My Lord; Why Have You Forsaken Me?
2 05 2008Today is Yom HaShoah, the day on which we commemorate the savage murders of the best people in Europe. Those words, the plaintive cry that adorns the title of this post, were not cried by Jesus on his personal cross. They were cried by untold generations of Jews, bearing crosses that were not of their own construction: blamed for ritual murder, they were murdered ritually; at the wrong end of a holy sword, they lay dead and bleeding for a god they never knew.
Yom HaShoah is a dark day, an emotional day. Speak to me of the destruction of the Temples? I will tell you of the razing of the synagogues. Speak to me of the dispersion of the tribes? I will tell you of the humiliation of rabbis. Speak to me about the end of monarchy? Of an exile even within the land that our texts have taught us to believe was our own? I will tell you about children, beaten and torn; about grown men hiding in toilets; about gas chambers and ovens; dogs and lies and smoke. I will tell you about the burning of books: not the books that they burned in Paris and in Amsterdam; not the Sifrei Torah that they immolated in Spain, nor even the tractates of the Talmud, to which they put the torch throughout all of Western Europe. In Poland and in Germany they burned books of flesh and blood.
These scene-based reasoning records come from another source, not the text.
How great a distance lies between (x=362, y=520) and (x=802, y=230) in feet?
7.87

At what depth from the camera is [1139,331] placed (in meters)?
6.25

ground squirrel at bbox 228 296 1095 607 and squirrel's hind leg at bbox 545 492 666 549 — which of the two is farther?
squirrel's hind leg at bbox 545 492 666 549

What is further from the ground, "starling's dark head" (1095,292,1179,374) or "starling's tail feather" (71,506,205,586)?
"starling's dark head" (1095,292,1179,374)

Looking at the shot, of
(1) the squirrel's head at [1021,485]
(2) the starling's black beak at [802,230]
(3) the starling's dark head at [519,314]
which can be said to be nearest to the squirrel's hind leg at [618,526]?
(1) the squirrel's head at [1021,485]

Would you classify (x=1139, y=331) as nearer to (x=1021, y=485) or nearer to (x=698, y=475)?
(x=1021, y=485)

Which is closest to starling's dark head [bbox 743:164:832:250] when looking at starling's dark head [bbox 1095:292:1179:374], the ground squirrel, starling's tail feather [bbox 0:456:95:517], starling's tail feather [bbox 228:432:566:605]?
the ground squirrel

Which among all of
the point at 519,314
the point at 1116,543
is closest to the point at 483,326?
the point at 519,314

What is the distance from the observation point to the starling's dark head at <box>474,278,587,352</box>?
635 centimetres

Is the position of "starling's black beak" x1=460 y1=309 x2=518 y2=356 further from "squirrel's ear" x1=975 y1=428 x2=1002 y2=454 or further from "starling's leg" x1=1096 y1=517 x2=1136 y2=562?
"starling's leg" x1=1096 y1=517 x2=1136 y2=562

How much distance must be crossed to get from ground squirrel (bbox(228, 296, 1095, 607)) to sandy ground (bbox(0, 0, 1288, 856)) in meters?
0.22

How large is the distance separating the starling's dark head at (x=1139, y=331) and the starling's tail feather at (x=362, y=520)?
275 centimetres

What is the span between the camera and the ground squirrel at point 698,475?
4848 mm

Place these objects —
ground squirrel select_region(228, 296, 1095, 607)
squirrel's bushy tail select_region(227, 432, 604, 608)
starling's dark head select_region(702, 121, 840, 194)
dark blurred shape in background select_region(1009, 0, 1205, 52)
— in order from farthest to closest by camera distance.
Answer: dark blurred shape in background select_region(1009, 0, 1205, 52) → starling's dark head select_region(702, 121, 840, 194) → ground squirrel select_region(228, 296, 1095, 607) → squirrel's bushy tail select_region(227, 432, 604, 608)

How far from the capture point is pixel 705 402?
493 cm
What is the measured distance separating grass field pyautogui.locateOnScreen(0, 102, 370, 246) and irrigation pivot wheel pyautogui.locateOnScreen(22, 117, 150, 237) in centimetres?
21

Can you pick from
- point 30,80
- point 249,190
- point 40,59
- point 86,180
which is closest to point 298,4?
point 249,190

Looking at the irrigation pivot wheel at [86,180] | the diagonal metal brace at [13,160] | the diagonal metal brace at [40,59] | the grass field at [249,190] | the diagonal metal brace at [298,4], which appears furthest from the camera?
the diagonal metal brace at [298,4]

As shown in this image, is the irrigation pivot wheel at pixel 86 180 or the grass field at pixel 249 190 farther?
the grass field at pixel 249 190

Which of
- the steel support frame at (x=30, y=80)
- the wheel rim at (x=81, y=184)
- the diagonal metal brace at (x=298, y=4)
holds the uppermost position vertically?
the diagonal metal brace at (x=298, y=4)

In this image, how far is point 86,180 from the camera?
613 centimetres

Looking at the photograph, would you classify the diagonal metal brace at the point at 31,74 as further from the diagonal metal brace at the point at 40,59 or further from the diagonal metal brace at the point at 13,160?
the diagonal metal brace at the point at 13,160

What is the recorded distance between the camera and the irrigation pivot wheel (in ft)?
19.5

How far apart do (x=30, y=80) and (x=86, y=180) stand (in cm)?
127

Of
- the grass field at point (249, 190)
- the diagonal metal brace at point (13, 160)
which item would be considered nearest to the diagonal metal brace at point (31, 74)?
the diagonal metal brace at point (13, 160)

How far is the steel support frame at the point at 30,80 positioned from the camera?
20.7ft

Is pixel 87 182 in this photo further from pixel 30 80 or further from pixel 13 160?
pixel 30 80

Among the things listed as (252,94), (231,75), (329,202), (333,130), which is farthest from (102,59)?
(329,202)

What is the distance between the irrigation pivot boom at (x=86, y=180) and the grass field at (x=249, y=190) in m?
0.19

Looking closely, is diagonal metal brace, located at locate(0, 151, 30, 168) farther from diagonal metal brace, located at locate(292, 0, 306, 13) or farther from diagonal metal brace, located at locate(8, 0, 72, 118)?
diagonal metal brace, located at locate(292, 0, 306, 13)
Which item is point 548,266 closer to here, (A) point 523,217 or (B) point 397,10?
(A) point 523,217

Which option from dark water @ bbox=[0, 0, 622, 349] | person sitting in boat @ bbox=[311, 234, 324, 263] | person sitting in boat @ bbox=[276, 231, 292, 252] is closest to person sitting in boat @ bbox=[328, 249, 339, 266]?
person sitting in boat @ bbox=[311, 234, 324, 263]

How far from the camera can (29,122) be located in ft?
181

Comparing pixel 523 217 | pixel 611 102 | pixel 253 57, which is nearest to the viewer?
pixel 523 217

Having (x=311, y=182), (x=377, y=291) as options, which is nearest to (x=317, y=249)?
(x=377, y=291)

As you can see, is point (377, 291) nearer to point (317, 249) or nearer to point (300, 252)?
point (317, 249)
In the face of this barbaric raping of my history, I have little to no interest in Jewish festivals. I do not identify with mythical slaves that left a fantasised Egypt for their legendary sojourn in the wilderness. I do not care about the plight of a fictitious queen in her quest to thwart a fictitious plot against her people. Conquests and intrigues, battles and laws. This is the stuff of great fiction and, were I a Don Quixote, they may move me to don my hat and boldly say a prayer, but I am not. I love the texts because, on other grounds entirely, they intrigue me. Lifeless words on lifeless pages, they neither judge me nor appraise. It is I who judges and appraises them: I, in the form of the textual-critic, the philologist, the specialist in ancient Semitic languages and long-dead Israelite religions. I analyse them and I deconstruct, and yet I am myself impervious to their message. They speak too gently for ears tuned into traffic noise and cinemas.
Yom HaShoah speaks very loudly. I can hear it over the cacophany of distractions that wrack my brain. Unlike Yom HaKippurim, on which I must fast in order to sense the gravity, Yom HaShoah displays this gravity by hurtling me towards the ground, even while I eat and drink. It is a closed book to me. It lies beyond the pale of my analytic thought. It stabs my mind and lays waste my human senses. Yom HaShoah appraises me. Yom HaShoah judges me. And every year, I am left wondering if I have been found worthy. Am I worthy of the city in which I was born, the choices that I have been given, the lifestyle that I am blessed in being able to have? When it could have been me, but for the accident of birth, who was led like a slave to an ocean of crimson.
The survivers of the world that went insane were few. My grandmother and my grandfather, his siblings and their spouses. My great-grandmother, too, survived, and lived in Australia until the death that Hitler sought for her found natural means of claiming its prize. My mother, when she was four, moved here after the Hungarian revolution. They are all survivors. But the others - all the others - were not. Their missing siblings, cousins, aunts and uncles… their friends, their lovers, jobs and lives. It is all gone, swallowed up into a great black pit where nothing ever can sprout weed. A tragedy of “Biblical proportions”, and yet a tragedy that surpasses even the imagination of the Bible’s authors. And there is nothing that could ever encourage me to visit the location of their loss.
The leader of the Catholic Church arrives in a couple of months. Undoubtely, he will pay lip-service to Australia’s Jewish community. He will reiterate statements earlier ratified that the Jewish wait for a messiah is “valid” and that Jews and Catholics may work better in future, as friends and as partners. I appreciate his sentiments, and I believe that the steps that he is taking are positive steps, for both of our peoples. But do not speak to me of friends and partners. We do not want anything from you other than for you to give back what you stole from us.
You cannot return the lives of those you cruelly snatched away from us; give us back their books. When the precious literary artefacts are returned to their rightful owners, then we will be friends. Until then, Holy Father: you are my enemy.